◆ **Passage given**
################

When Pope Francis goes to Philadelphia, the pattern shifts, but only slightly. The World Meeting of Families, a Catholic gathering of families every three years hosted this time in Philadelphia, was from the start the reason for his trip to the U.S. Here, Francis adds specifically political moments to a primarily pastoral visit. In addition to celebrating mass at the Cathedral Basilica, visiting the Festival of Families, and meeting the bishops at St. Charles Borromeo Seminary, Pope Francis will visit Philadelphia’s largest prison, the Curran-Fromhold Correctional Facility. What Pope Francis will do there remains to be seen, but his mere presence will both highlight high incarceration rates in the U.S. and make it hard to ignore the Catholic Church’s opposition to the death penalty.
The whole trip concludes with an outdoor mass on the Benjamin Franklin Parkway, where Pope John Paul II celebrated mass in 1979.
Francis’ schedule is like a liturgy. It is a roadmap to guide the desired focus of, and communal participation in, his message. And the places he has chosen—Catholic Charities in Washington, a school in Harlem, an interfaith service at Ground Zero, a prison in Philadelphia—will likely end up saying as much about what Francis’ focus is as anything else.

################

◆ **Extracted information**
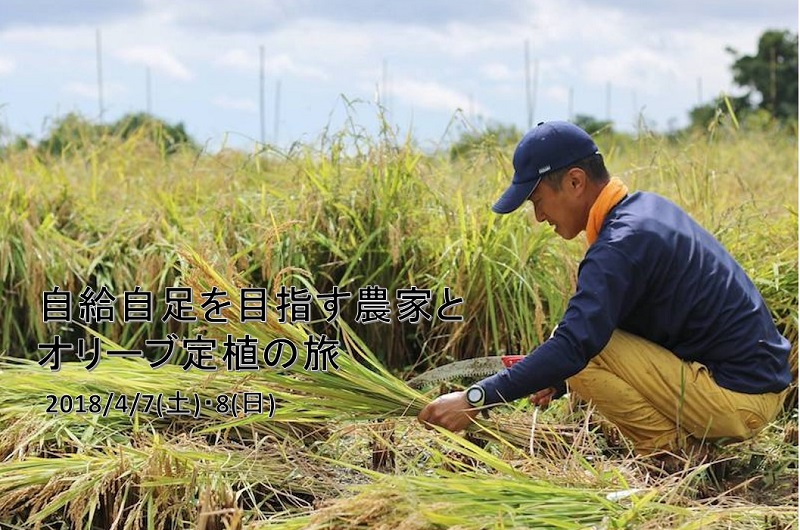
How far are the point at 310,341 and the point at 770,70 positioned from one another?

################

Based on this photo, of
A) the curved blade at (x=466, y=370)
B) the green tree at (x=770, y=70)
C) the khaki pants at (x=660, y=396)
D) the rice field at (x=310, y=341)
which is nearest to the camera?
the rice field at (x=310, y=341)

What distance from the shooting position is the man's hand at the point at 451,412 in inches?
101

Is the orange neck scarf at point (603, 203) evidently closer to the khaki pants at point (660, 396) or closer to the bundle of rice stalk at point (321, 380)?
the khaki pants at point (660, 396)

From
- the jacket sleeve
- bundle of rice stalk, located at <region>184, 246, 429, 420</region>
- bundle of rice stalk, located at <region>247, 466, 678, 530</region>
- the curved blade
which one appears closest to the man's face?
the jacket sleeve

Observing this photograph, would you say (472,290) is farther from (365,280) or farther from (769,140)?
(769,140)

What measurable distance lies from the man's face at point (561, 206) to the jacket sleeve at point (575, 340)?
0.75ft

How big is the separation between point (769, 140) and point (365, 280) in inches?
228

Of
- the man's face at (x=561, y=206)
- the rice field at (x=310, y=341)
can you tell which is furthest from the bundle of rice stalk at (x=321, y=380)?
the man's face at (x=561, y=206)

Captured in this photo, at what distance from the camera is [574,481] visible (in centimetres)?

################

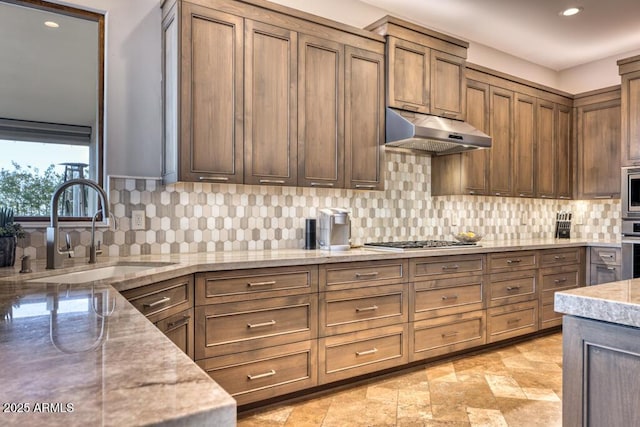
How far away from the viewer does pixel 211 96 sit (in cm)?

################

◆ **Problem set**
• 1. From the passage about Pope Francis's trip, retype the portion that begins at the words "Francis’ schedule is" and stops after the words "as anything else.".
• 2. Answer these questions using the passage about Pope Francis's trip:
(a) Which Philadelphia prison will Pope Francis visit?
(b) Where does the outdoor mass that concludes the trip take place?
(c) To what does the passage compare Francis's schedule?

◆ **In response**
• 1.
Francis’ schedule is like a liturgy. It is a roadmap to guide the desired focus of, and communal participation in, his message. And the places he has chosen—Catholic Charities in Washington, a school in Harlem, an interfaith service at Ground Zero, a prison in Philadelphia—will likely end up saying as much about what Francis’ focus is as anything else.

• 2.
(a) The Curran-Fromhold Correctional Facility
(b) On the Benjamin Franklin Parkway
(c) A liturgy